→ What is required: In the lines starting at the one containing "To your eye, does" and ending at the one containing "3. pixel 191 74", replace "nearest" with "closest". Give only those lines, leaving everything else unchanged.

[Lines of data]
<<<<

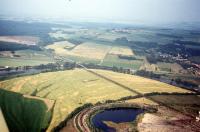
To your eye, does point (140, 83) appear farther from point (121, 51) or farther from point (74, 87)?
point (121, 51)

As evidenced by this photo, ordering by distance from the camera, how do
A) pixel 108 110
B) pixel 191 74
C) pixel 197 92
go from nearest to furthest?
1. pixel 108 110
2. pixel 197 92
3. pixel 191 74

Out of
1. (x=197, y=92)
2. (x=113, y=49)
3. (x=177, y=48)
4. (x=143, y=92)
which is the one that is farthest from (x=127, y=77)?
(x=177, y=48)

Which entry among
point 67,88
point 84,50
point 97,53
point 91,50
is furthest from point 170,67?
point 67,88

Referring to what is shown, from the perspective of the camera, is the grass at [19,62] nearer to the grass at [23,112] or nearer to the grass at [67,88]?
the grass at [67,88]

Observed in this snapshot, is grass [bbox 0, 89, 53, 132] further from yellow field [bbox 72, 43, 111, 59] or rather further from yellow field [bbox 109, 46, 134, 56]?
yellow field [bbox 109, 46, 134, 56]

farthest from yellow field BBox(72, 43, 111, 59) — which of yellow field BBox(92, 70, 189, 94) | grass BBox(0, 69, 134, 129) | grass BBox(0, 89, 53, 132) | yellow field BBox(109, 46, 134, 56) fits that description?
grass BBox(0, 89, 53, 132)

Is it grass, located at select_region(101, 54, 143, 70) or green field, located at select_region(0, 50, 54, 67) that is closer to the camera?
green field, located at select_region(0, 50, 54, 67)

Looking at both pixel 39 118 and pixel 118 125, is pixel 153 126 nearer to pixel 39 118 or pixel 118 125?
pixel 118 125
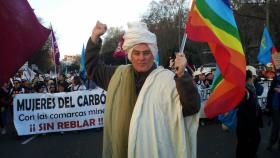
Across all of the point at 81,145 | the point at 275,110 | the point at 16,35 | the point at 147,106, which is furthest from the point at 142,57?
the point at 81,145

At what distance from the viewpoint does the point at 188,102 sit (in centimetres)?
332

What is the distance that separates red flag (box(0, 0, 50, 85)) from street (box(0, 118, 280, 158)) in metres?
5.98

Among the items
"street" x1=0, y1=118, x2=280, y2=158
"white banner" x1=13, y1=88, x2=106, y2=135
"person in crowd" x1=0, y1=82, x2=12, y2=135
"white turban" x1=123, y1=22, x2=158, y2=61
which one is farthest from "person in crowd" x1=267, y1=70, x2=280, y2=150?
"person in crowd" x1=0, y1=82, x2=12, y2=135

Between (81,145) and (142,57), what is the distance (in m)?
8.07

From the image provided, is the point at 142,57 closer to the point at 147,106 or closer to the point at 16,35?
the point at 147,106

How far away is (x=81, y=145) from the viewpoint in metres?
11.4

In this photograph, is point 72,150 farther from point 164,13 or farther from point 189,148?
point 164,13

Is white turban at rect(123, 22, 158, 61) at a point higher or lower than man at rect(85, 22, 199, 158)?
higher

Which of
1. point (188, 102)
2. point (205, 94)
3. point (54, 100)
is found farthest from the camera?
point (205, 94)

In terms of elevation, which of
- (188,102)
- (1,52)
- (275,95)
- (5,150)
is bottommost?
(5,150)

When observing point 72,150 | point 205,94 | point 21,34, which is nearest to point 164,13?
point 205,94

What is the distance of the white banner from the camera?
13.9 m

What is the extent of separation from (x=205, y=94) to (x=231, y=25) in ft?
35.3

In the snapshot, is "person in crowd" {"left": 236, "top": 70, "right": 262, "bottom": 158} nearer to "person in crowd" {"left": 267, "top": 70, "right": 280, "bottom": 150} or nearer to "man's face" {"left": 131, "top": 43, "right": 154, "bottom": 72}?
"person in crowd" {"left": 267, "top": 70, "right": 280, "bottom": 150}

>>>>
<<<<

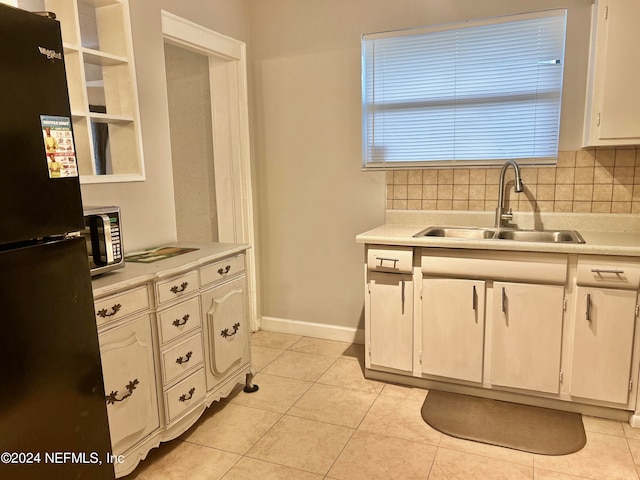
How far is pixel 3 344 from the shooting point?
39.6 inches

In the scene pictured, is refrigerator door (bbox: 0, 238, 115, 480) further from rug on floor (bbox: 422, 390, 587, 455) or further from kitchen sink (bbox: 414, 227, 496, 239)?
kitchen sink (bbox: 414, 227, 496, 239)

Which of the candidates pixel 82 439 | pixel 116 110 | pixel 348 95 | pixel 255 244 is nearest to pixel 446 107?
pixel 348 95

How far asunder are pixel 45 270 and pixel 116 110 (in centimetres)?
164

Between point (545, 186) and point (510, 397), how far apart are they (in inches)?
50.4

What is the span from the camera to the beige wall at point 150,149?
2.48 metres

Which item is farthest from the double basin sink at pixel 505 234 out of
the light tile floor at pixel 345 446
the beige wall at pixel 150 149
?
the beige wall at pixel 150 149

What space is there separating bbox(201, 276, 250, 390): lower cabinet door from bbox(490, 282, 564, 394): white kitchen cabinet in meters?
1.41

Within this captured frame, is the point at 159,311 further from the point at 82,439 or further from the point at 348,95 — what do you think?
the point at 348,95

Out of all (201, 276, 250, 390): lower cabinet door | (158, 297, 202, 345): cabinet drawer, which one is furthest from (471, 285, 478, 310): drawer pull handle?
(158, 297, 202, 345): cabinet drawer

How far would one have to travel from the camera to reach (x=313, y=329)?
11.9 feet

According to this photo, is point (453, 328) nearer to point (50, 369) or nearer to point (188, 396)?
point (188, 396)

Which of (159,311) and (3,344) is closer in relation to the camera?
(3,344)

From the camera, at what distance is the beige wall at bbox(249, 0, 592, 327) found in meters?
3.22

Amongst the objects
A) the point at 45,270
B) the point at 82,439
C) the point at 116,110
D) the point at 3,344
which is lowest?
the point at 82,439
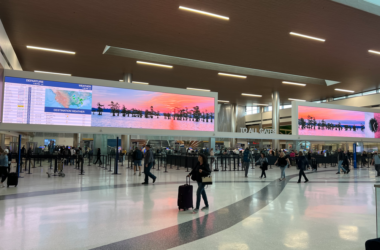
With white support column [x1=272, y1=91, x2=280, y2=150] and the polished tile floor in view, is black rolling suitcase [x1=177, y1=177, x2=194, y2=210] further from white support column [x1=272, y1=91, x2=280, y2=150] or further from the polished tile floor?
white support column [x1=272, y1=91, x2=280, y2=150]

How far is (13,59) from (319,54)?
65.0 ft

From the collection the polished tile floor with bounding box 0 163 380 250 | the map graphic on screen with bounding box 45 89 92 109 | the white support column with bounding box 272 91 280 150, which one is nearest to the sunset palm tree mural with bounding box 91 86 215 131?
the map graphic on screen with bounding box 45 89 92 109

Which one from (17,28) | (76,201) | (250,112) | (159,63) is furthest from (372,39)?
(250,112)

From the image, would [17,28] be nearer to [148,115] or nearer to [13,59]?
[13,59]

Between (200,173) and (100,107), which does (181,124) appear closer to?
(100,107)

>>>>

→ Solution to the problem:
To your eye, does point (140, 83) appear farther from point (121, 51) or farther from point (74, 87)?
point (121, 51)

As evidenced by this photo, ordering by distance from the camera, how do
A) pixel 108 110
B) pixel 191 74
C) pixel 197 92
go from closest to furthest?
1. pixel 108 110
2. pixel 197 92
3. pixel 191 74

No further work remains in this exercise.